Again this understanding is not confined to modern philosophers and scientist but has been an integral part of various wisdom traditions. For example in Mahayana Buddhism both the symbolic mode and the non-dual mode of knowing are recognised. They are called vijnana and prajna respectively. The great populariser of Eastern wisdom traditions, D T Suzuki, in Studies in Zen wrote:
“Prajna goes beyond vijnana. We make use of vijnana in our world of senses and intellect which is characterised by dualism in the sense there is one who sees and there is the other that is seen – the two standing in opposition. In prajna this differentiation does not take place; what is seen and the one who sees are identical: the seer is the seen and the seen is the seer.”(Italics in the original.)

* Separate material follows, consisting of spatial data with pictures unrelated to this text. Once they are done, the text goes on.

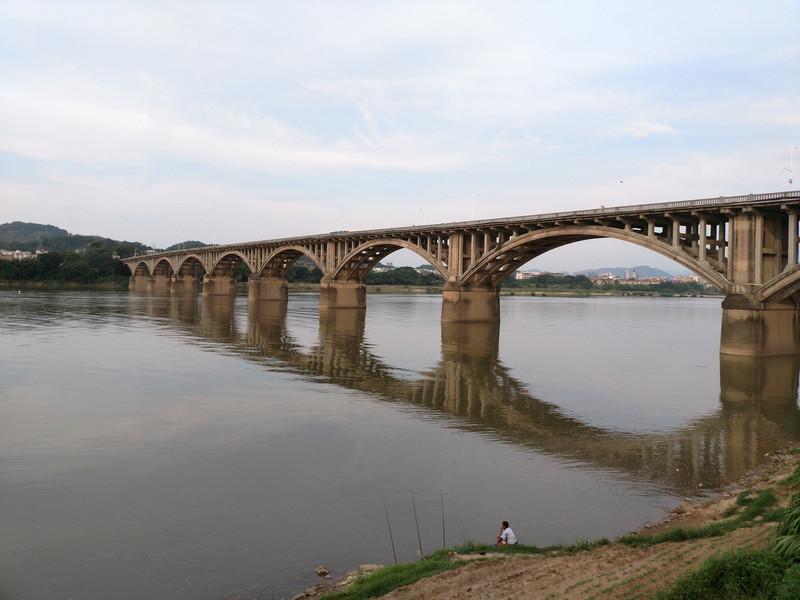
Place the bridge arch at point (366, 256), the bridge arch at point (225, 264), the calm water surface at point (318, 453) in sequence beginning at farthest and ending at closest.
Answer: the bridge arch at point (225, 264)
the bridge arch at point (366, 256)
the calm water surface at point (318, 453)

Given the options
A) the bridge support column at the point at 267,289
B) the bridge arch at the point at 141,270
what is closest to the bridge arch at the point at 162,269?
the bridge arch at the point at 141,270

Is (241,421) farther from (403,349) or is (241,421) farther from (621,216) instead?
(621,216)

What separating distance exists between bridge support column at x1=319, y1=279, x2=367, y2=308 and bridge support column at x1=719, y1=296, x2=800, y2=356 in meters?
45.0

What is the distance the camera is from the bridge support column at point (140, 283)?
13181 centimetres

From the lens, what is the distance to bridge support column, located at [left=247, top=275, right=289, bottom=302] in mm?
86250

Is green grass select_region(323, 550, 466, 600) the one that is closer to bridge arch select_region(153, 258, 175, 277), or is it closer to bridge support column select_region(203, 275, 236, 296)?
bridge support column select_region(203, 275, 236, 296)

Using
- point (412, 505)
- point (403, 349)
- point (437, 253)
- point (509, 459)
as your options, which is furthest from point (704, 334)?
point (412, 505)

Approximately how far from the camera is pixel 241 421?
17.8 meters

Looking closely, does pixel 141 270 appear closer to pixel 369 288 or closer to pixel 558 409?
pixel 369 288

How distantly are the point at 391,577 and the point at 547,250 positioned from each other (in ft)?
151

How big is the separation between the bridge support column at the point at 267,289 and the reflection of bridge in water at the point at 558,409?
45027 millimetres

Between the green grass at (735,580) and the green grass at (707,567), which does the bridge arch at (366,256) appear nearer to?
the green grass at (707,567)

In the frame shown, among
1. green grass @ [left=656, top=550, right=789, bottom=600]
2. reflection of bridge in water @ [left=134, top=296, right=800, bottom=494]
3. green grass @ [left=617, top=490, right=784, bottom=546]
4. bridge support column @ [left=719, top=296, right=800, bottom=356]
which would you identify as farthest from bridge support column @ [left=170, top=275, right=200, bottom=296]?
green grass @ [left=656, top=550, right=789, bottom=600]

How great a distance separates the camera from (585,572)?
24.9 ft
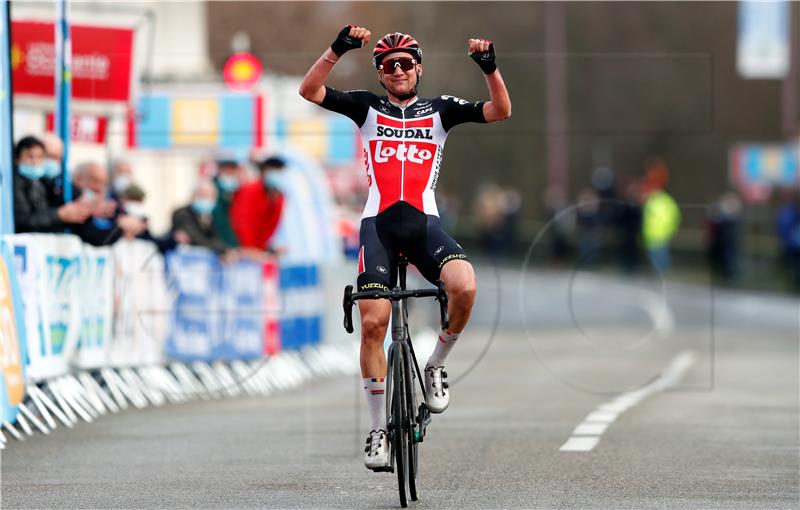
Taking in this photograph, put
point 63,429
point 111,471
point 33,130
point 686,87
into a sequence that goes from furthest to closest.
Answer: point 686,87 < point 33,130 < point 63,429 < point 111,471

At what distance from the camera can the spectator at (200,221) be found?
18500 millimetres

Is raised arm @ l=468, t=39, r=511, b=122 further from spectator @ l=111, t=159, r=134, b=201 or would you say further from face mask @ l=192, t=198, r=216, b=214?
face mask @ l=192, t=198, r=216, b=214

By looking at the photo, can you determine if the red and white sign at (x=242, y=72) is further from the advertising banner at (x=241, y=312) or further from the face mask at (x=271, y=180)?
the advertising banner at (x=241, y=312)

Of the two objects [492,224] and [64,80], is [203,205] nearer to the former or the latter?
[64,80]

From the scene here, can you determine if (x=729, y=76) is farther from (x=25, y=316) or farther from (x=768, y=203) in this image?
(x=25, y=316)

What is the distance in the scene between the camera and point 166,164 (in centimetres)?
3719

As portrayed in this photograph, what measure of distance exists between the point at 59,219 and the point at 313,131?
72.8 feet

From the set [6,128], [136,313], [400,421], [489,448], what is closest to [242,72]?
[136,313]

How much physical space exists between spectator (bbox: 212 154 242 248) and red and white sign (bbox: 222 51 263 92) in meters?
5.99

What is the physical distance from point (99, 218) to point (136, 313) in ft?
2.89

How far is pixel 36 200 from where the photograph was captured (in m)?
14.7

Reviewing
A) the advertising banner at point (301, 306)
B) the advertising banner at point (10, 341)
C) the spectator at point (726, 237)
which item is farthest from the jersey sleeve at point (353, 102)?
the spectator at point (726, 237)

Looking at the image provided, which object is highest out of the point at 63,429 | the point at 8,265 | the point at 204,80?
the point at 204,80

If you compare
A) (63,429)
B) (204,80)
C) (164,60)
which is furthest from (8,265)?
(164,60)
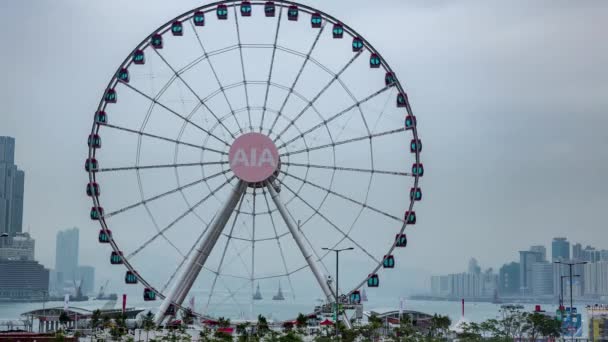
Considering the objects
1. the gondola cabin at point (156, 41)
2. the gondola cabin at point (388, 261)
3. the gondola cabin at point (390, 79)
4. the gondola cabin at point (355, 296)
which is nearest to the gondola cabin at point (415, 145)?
the gondola cabin at point (390, 79)

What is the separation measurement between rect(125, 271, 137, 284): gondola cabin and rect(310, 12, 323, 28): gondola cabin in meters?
17.4

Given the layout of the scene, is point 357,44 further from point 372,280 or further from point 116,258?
point 116,258

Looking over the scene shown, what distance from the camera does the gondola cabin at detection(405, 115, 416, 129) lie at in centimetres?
6181

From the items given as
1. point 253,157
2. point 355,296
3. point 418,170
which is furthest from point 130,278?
point 418,170

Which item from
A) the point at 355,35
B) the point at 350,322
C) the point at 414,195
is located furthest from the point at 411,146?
the point at 350,322

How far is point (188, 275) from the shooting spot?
2333 inches

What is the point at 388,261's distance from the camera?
59656 mm

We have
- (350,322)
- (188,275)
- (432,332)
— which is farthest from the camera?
(432,332)

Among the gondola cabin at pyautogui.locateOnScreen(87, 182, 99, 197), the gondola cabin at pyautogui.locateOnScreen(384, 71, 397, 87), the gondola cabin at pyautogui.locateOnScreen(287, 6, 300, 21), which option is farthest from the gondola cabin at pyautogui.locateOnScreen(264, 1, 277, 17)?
the gondola cabin at pyautogui.locateOnScreen(87, 182, 99, 197)

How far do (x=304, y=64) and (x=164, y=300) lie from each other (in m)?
15.5

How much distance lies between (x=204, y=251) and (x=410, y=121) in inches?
550

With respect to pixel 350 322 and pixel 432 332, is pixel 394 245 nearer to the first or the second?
pixel 350 322

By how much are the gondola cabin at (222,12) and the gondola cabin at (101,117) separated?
28.0 feet

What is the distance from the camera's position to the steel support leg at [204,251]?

So there you have it. It is fruitless to believe that the mystery residing in the Universe is but a shortcoming in Mankind’s intellectual capability or indeed reflecting an underlying lack of knowledge or data. Modern physics and the ancient wisdom traditions concur that mystery is woven into the very fabric of the Universe. It arises because we are active participants in the universe and if we try to withdraw in order to examine and describe the universe we automatically create “blindspots” and paradoxes. If we seek to know directly through non-dual experience we may personally get to experience reality more directly and without distortion but we are confronted with the dilemma that as soon as we try to portray that reality we must needs resort to dualism and symbolism which immediately curtails our capacity to represent reality to another.
As Einstein pointed out in the quote I began this essay with, mystery adds beauty to the Universe. The wonder that has captivated, inspired and provided spiritual nourishment to Mankind comes from this very mystery.
I have written previously that because reality is often difficult to approach directly for the reasons given above, oft-times we can get great insights by approaching it indirectly – through the use of metaphors and parables. Through the use of these tools many of the ancient sages wrote beautiful and insightful treatises on these fundamental questions. In that light then let me finish with a quote from the eighth century Vedantic sage, Shankara.
“Now a distinct and definite knowledge is possible in respect of everything capable of becoming an object of knowledge: but it is not possible in the case of that which cannot become such an object. That is Brahman, for it is the Knower, and the Knower can know other things, but cannot make Itself the object of Its own knowledge, in the same way that fire can burn other things but cannot burn itself. Neither can it be said that Brahman is able to become an object of knowledge for anything other than Itself, since outside Itself there there is nothing which can possess knowledge.”
This piece is particularly beautiful Ted,
Thank you.
BARBARA
He who knows does not speak,
He sho speaks does not know.
Ted, this is a beautiful piece. I believe that without mystery there can be no meaningful life.
I read somewhere in the Yoga Sutras of Patanjali, “The knowing seeks to be known and is expressed in being”.
That seeking must surely be another facet of mystery or vice versa.
Alan
This blog appears to me to describe the great divide I.e. belief in reason vs belief in something beyond reason.
Similarly:
Materialist vs idealist
Science vs supernatural
Atheist vs religious
Dennett vs Watts (your example)
Mind vs matter
Is there a case for reconciliation…… No if you’re an atheist materialist; yes if you’re a mystic perhaps.
In regards to determinism – Free will vs no free will. This divide (but not clean cut) is possibly the greatest philosophical delemma of our time requiring day to day application. Both positions are argued from both sides and also complicated by the compatabilist/incompatibilist views. Maybe this divide can provide a glimpse of reconciliation.